**Selected excerpt**.

2. Turn your present, past, or future story into a fairy tale, figurative drawing, abstract painting, collage, whatever injects the imagination into reality. It can be helpful to write about yourself in the third person, past tense. In fairy tale, there's no psychologizing, no interpretation, internal monologues, or reductive analysis -- only nouns and verbs, characters, landscapes, conflicts, and action. For instance, we tend to describe ourselves as "powerful," "confused," "happy" "disappointed in ourselves," or "sad." Fairy tale and mythical characters can become forces of nature, clouds, shafts of light, frogs, and lions. This shapeshifting is what liberates words, activates visceral emotions, and creates new neural connections that transform life -- first within, and then without.
Start with "Once upon a time...," the four magical words that open a gateway to the right brain. Externalize the emotional quality of your experience into a landscape that expresses it; turn an addiction or specific condition into a monster; make your characters into fantastic creatures who capture a significant psychological quality transform the conflict inherent in your situation into a marathon battle between the Forces of Light and Darkness or a clown show -- whatever arena offers an opportunity to discover and play out the drama in your circumstances in an imaginative, non-threatening way. For yourself, take the role of Storyteller, Greek Chorus, audience, or puppet master -- whatever Creator/Witness role that most appeals. Your intention in this step is to become one who grasps the larger picture beyond your small egocentric perception. Keeping in mind the basic plot of archetypal story: crisis, struggle, and transformation, still allow your characters the freedom to speak and act as they want. They may not want to struggle and transform. That will tell you a lot about deeper intentions that you intuit in another or yourself.

**Stored data entries**.
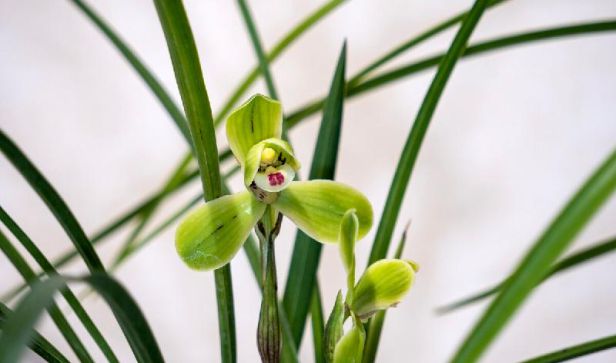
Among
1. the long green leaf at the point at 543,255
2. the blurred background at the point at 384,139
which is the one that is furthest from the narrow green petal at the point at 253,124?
the blurred background at the point at 384,139

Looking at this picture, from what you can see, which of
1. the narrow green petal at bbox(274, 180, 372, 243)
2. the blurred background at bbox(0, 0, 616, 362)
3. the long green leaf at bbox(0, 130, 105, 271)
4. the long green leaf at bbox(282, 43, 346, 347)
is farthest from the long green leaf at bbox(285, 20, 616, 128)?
the blurred background at bbox(0, 0, 616, 362)

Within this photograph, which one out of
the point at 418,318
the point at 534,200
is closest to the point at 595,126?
the point at 534,200

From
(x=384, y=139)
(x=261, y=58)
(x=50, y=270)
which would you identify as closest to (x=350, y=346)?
(x=50, y=270)

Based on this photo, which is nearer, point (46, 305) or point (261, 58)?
point (46, 305)

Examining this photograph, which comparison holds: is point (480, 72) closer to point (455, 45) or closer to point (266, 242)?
point (455, 45)

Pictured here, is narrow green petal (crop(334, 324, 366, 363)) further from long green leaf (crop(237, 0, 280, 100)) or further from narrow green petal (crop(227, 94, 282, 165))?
long green leaf (crop(237, 0, 280, 100))

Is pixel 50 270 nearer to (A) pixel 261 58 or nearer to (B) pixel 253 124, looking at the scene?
(B) pixel 253 124

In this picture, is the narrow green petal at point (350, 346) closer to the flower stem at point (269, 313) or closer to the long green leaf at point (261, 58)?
the flower stem at point (269, 313)
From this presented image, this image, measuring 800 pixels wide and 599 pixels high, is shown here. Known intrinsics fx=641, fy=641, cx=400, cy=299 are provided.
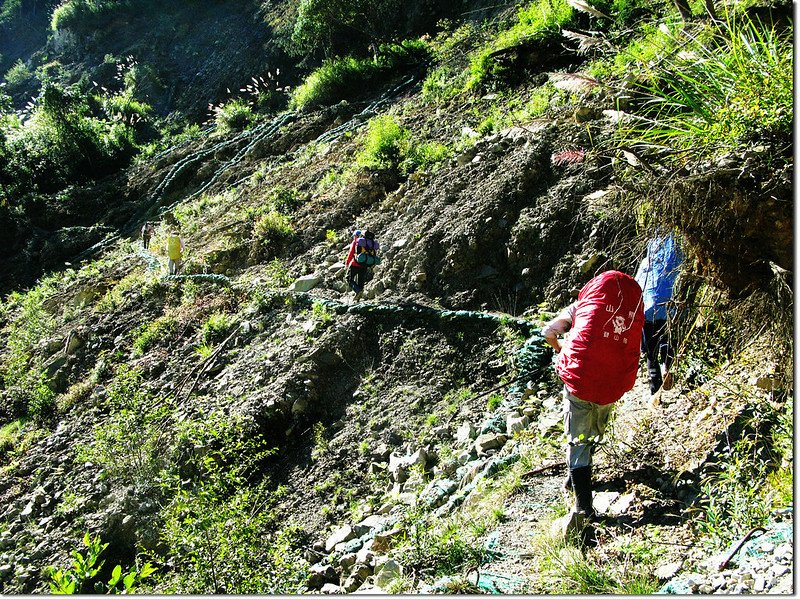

**Work item**.
Copy out the entire passage on turning your story into a fairy tale, word for word and with nothing left out.

**Response for this exercise**.
2. Turn your present, past, or future story into a fairy tale, figurative drawing, abstract painting, collage, whatever injects the imagination into reality. It can be helpful to write about yourself in the third person, past tense. In fairy tale, there's no psychologizing, no interpretation, internal monologues, or reductive analysis -- only nouns and verbs, characters, landscapes, conflicts, and action. For instance, we tend to describe ourselves as "powerful," "confused," "happy" "disappointed in ourselves," or "sad." Fairy tale and mythical characters can become forces of nature, clouds, shafts of light, frogs, and lions. This shapeshifting is what liberates words, activates visceral emotions, and creates new neural connections that transform life -- first within, and then without.
Start with "Once upon a time...," the four magical words that open a gateway to the right brain. Externalize the emotional quality of your experience into a landscape that expresses it; turn an addiction or specific condition into a monster; make your characters into fantastic creatures who capture a significant psychological quality transform the conflict inherent in your situation into a marathon battle between the Forces of Light and Darkness or a clown show -- whatever arena offers an opportunity to discover and play out the drama in your circumstances in an imaginative, non-threatening way. For yourself, take the role of Storyteller, Greek Chorus, audience, or puppet master -- whatever Creator/Witness role that most appeals. Your intention in this step is to become one who grasps the larger picture beyond your small egocentric perception. Keeping in mind the basic plot of archetypal story: crisis, struggle, and transformation, still allow your characters the freedom to speak and act as they want. They may not want to struggle and transform. That will tell you a lot about deeper intentions that you intuit in another or yourself.